> _DOCUMENTO_
-=-=-=-=-

As irregularidades detectadas na aplicação de recursos, somadas aos aspectos históricos de carências no acompanhamento popular da gestão dos recursos públicos, trazem como consequência, no plano concreto, a negação desse direito social. São recorrentes casos de professores que não recebem a remuneração condigna, de falta de material didático nas escolas, de escolas em número insuficiente, de pagamento de docentes atrasados, além de transporte escolar em condições subumanas, dentre outras deficiências na gestão da política educacional, como documentado em relatórios da Controladoria-Geral da União e em artigos da imprensa⁸.
A verificação da CGU tem a finalidade de fiscalizar todos os recursos repassados⁹ pelo Governo Federal aos municípios, inclusive os recursos do Fundeb nos municípios sediados nos estados que recebem complementação da União. Após a fiscalização, as situações encontradas são consignadas em relatórios, que, além de disponibilizados na internet, são encaminhados a outras instâncias, como os Tribunais de Contas¹⁰ e o Ministério Público¹¹, no que couber, indicando as irregularidades constatadas naquela gestão. Além disso, em termos de promoção da transparência do controle social, nos municípios de pequeno porte, a ação da CGU mostra a presença da União na fiscalização de seus programas e, no dizer de Pires (2005, p. 26-27):
[...] se o município é maior, você põe doze, quinze auditores para ir lá, ou vinte. Se for menor, põe cinco, seis e até sete. E é uma surpresa para a sociedade local. Chega num municipiozinho, quanto mais recuado, mais eles se sentem honrados e valorizados.
É nessa atividade de fiscalização, nesse Brasil diverso e pouco revelado no disciplinamento de proventos, que se afere a atuação dos CACS-Fundeb. Essas experiências, tabuladas em relatórios e registradas pelos integrantes das atividades de fiscalização e controle da CGU, justificam o estudo e desvendamento dessa questão, permitindo, assim, construir um conhecimento sobre o desenvolvimento da política educacional na região nordeste e sobre a atuação dos conselheiros, entendendo-se, sempre, o controle como uma forma de garantia de direitos e como um campo de disputas e de tensões.
O problema fundante da discussão do presente livro pode ser formulado da seguinte maneira: os conselhos do Fundef apresentavam deficiência na atuação dos seus conselheiros, seja pela baixa representatividade popular, seja pela falta de acompanhamento da execução dos recursos. Esse problema persiste no Fundeb? De que forma a atuação dos conselheiros do Fundeb imputa outras práticas que conduzem e aperfeiçoam o controle social sobre os recursos da educação básica pública?

-=-=-=-=-

> _DADOS FORNECIDOS_
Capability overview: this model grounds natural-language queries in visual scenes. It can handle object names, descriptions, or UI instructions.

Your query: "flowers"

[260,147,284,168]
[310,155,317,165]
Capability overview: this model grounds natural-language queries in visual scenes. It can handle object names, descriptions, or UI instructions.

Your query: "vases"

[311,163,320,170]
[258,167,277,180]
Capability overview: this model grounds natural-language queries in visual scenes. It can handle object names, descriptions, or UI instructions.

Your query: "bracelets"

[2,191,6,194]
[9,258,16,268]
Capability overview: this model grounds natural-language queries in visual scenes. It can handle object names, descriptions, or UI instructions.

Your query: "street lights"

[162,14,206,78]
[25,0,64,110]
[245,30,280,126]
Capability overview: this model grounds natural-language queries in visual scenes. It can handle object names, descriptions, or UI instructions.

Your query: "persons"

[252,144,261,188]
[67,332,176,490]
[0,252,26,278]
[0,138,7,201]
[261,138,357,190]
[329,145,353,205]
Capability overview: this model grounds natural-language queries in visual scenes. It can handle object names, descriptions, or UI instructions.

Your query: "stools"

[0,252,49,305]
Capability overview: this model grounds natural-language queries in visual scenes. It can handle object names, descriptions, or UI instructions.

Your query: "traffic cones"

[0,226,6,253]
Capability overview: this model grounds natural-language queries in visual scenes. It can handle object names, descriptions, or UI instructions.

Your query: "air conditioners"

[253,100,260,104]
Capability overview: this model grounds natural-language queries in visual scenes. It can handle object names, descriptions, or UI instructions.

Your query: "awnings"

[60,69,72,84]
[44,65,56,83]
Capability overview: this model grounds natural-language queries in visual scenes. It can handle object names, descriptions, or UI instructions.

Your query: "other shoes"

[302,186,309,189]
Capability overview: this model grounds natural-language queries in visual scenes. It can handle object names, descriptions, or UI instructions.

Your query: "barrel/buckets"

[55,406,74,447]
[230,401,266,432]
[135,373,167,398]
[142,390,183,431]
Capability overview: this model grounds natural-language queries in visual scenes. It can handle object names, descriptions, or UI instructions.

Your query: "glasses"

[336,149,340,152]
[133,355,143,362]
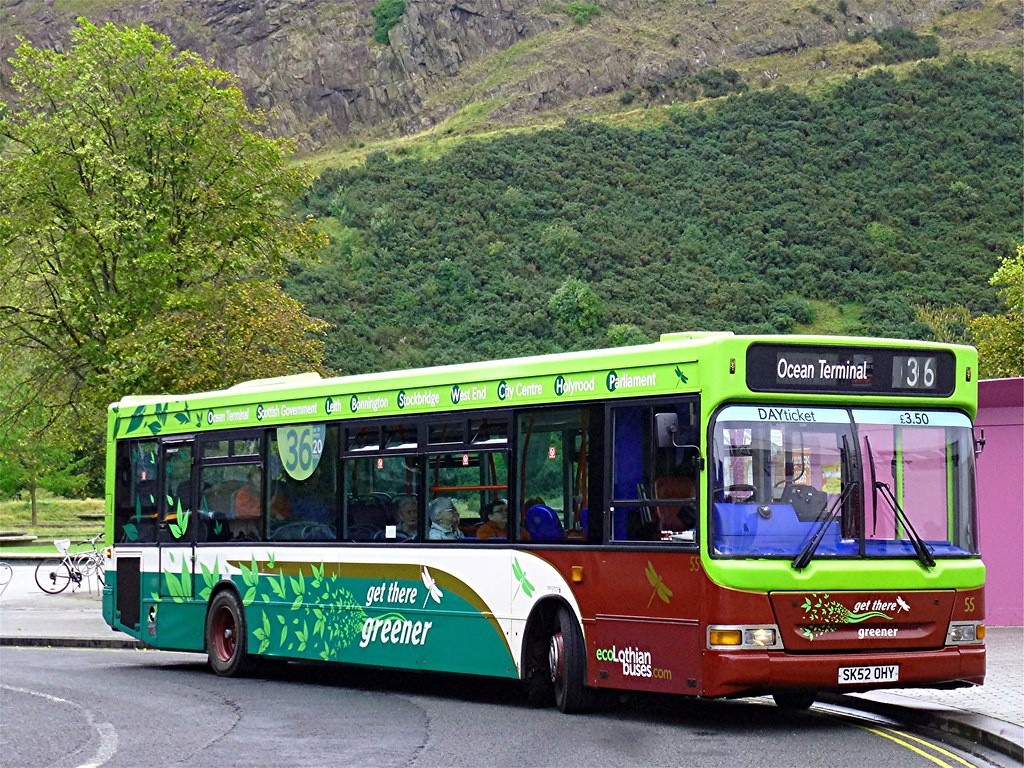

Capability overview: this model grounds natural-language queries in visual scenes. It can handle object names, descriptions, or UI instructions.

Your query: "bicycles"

[35,532,105,595]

-=-=-=-=-

> _O QUE FAZER_
Retome o texto sobre o controle social dos recursos do Fundeb e escreva a continuação a partir da última frase apresentada.

> _RESULTADO_
No Fundef, a atuação dos conselhos, em estudos realizados por Mendes (2004), indicava a pouca efetividade desse modelo e se observavam inúmeras constatações de deficiência na gestão dos recursos educacionais, como asseverado pelo autor:
O tipo mais corriqueiro de irregularidade, constatado em 73% dos municípios analisados, é a ineficácia do Conselho de Acompanhamento e Controle Social do Fundef, principalmente por subserviência dos conselheiros aos prefeitos, seguindo-se (indícios de) desvios de recursos (63%), desvio de finalidade (60%), baixa qualidade de controle gerencial (52%) e indícios de fraudes em processos licitatórios (43%) (MENDES, 2004, p.3).
Ou, também, quando ele afirma:
[...] Se a comunidade não se envolve (a ineficácia da quase totalidade dos Conselhos é uma demonstração cabal disso), a municipalização perde muito de sua atratividade. Por isso, parece ser urgente que se encontrem novas formas de monitoramento dos recursos do Fundo nos municípios mais carentes (MENDES, 2004, p. 3).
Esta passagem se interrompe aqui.